▶ **Dataset section**:
★ ★ ★
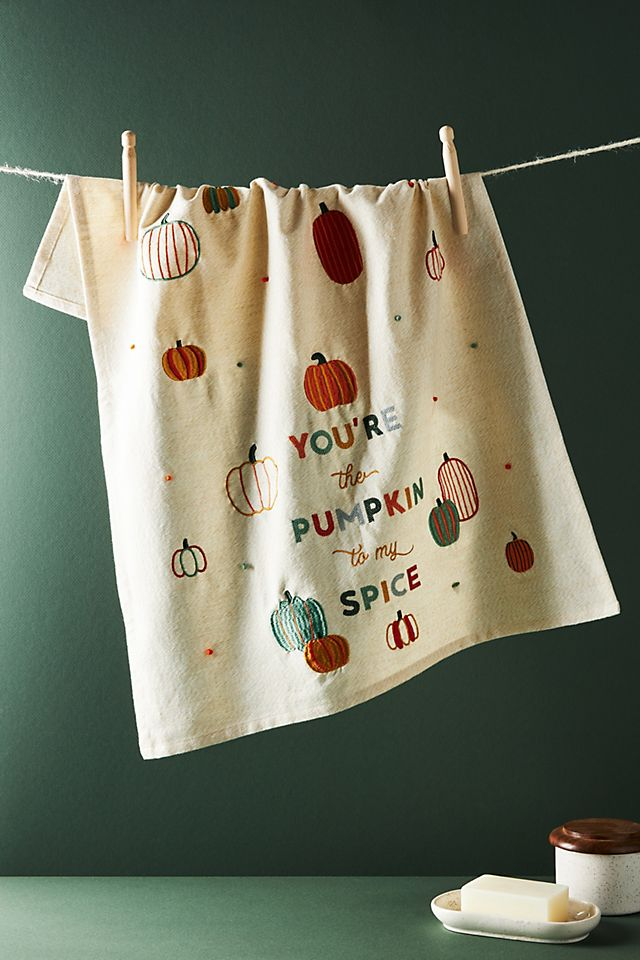 You\'re The Pumpkin To My Spice Dish Towel $24.00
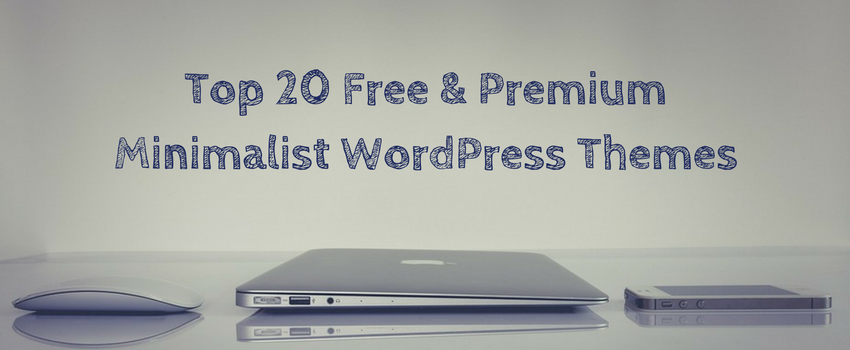 Top 20 Free & Premium Minimalist WordPress Themes
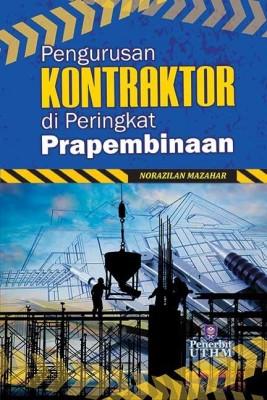 PENGURUSAN KONTRAKTOR  DI PERINGKAT PRAPEMBINAAN by Norazilan Mazahar from Penerbit UTHM in General Academics category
★ ★ ★
▶ **Your objective**: Write the listing out a second time exactly, dropping all images.

▶ **Response box**:
 You\'re The Pumpkin To My Spice Dish Towel $24.00
 Top 20 Free & Premium Minimalist WordPress Themes
 PENGURUSAN KONTRAKTOR  DI PERINGKAT PRAPEMBINAAN by Norazilan Mazahar from Penerbit UTHM in General Academics category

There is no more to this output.